Here's the problem: compare(Alice, Bob) and compare(Bob, Alice) use the exact same vectors. The function only sees two meaning-vectors. It has no idea that in "Alice gave Bob," Alice comes before the verb (making her the giver) while Bob comes after (making him the receiver).
Swap the sentence to "Bob gave Alice a book" and every compare() call produces identical results. The model cannot distinguish the giver from the receiver because position was never encoded.
We need a way to stamp each vector with its position. That's exactly what we'll tackle in the next chapter.
7. Summary
- Raw Token IDs cannot be used directly because the model would treat ID 500 as "5× more" than ID 100, which is meaningless
- Embeddings are vectors (lists of numbers) that encode meaning.
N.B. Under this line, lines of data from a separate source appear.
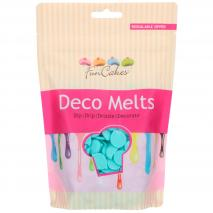 Deco Melts 250 gr Blau clar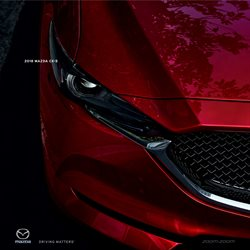Automotive deals in the Mazda weekly ad in New York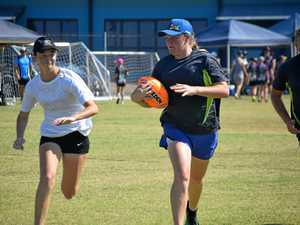 PHOTOS: See the action from annual touch carnival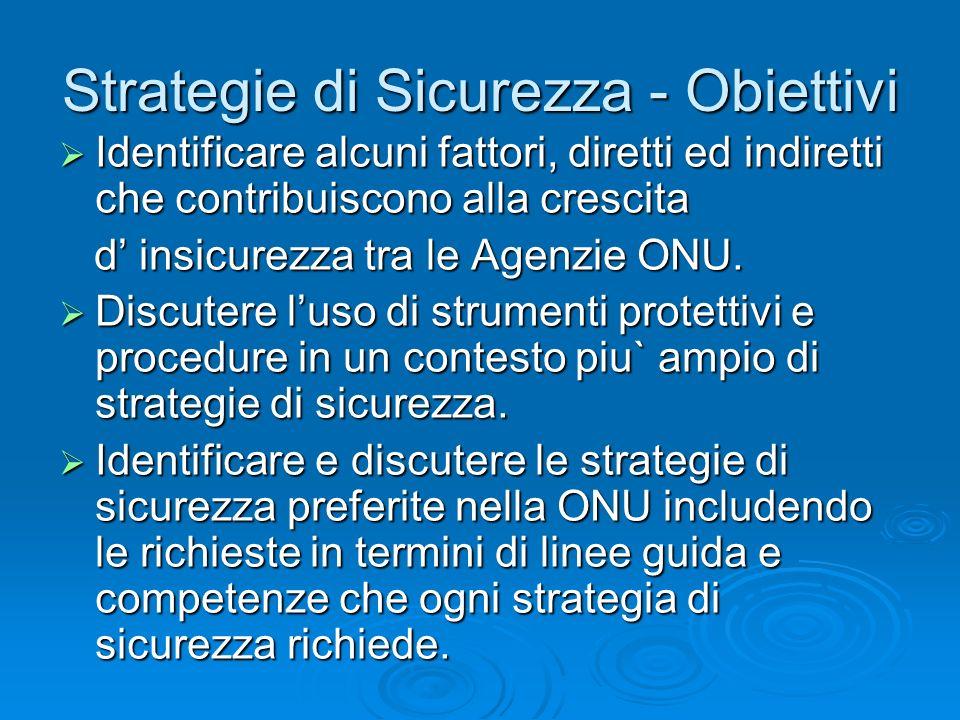 Strategie di Sicurezza - Obiettivi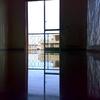 Levigare e lucidare pavimento di 40 mq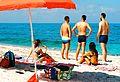 Is Aruttas Beach.jpg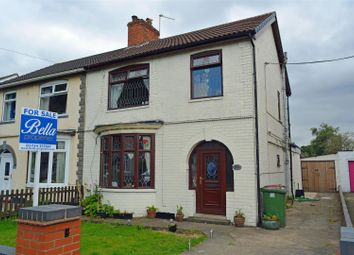 Thumbnail 3 bed semi-detached house for sale in Atlas Road, Scunthorpe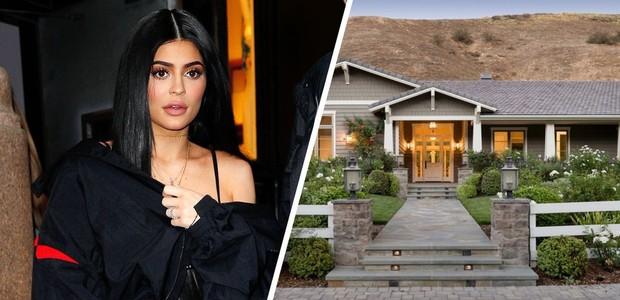 Família Kardashian Jenner (Foto: Reprodução/ Elle Decor)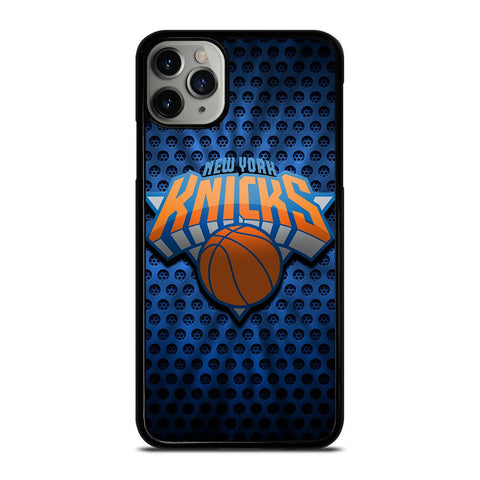 NEW YORK KNICKS LOGO BLUE-iphone-11-pro-max-case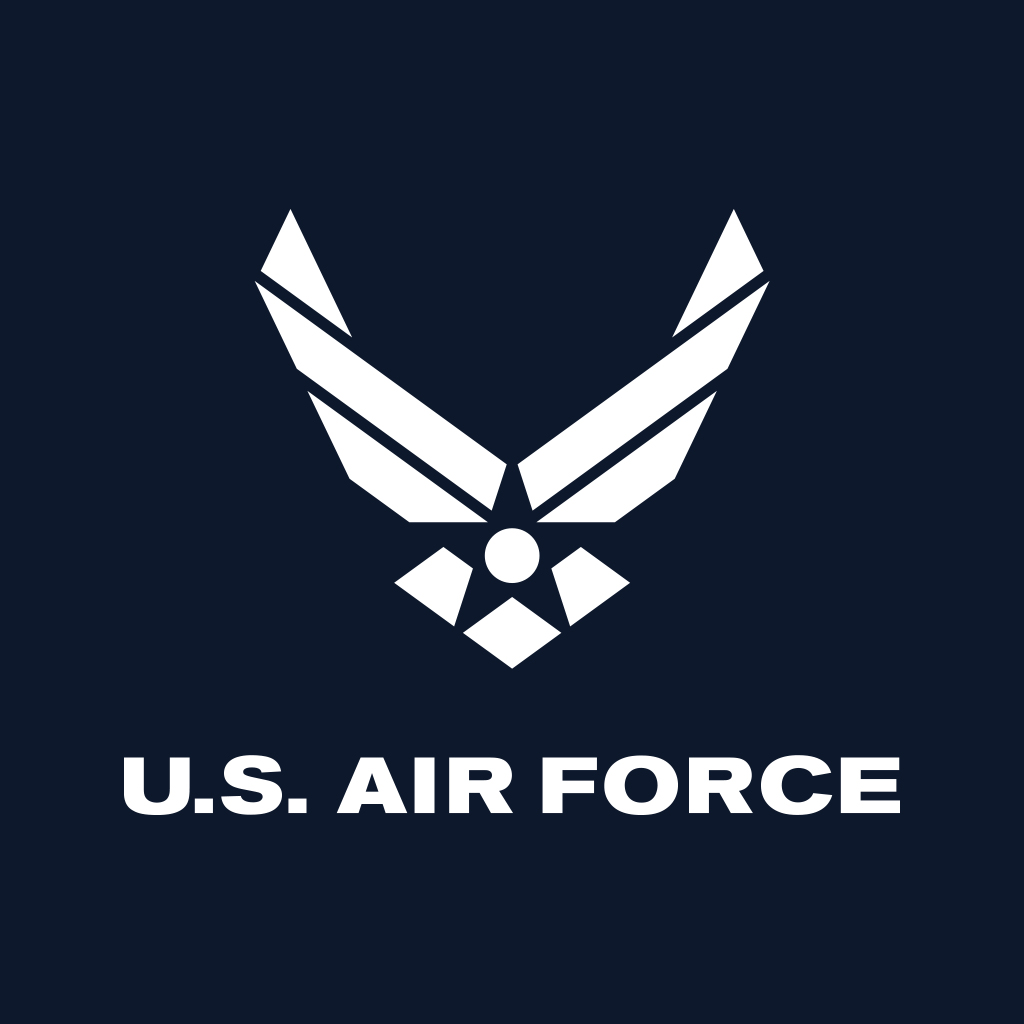 Image result for airforce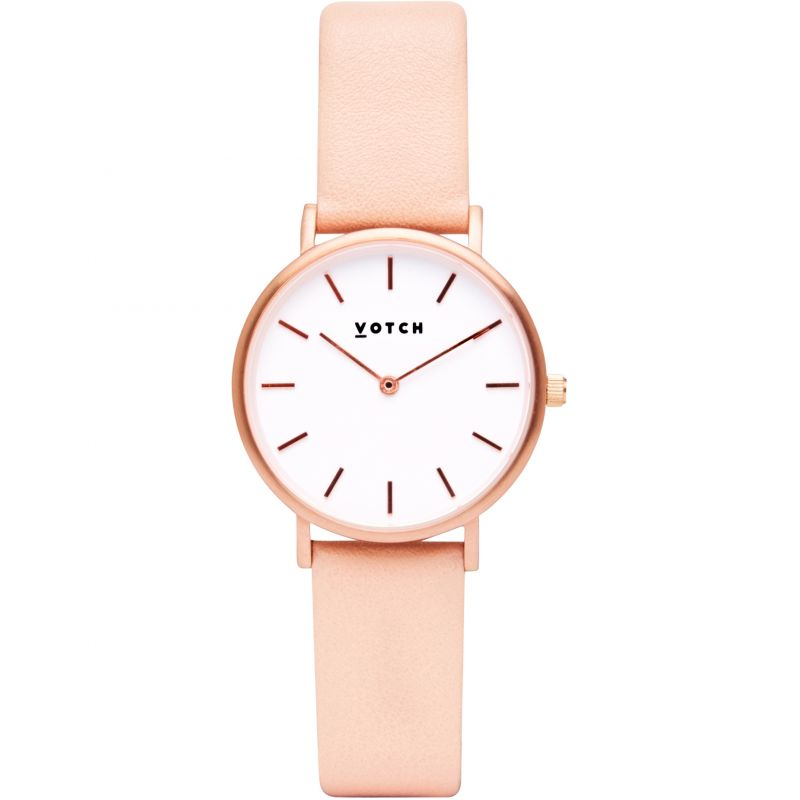 Ladies Votch 33mm Petite Pink and Rose Gold Watch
Similar words cluster together in vector space
- The Embedding Matrix is learned during training: the model gradually nudges coordinates based on context
- Vector arithmetic works on concepts: King − Man + Woman ≈ Queen
- Parallel processing is fast and scalable but loses word order, and we've identified this as a critical missing piece
We can now represent what each token means, but not where it appears. "Alice gave Bob" and "Bob gave Alice" produce identical embeddings despite meaning opposite things. In the next chapter, we'll tackle Positional Encoding to solve this.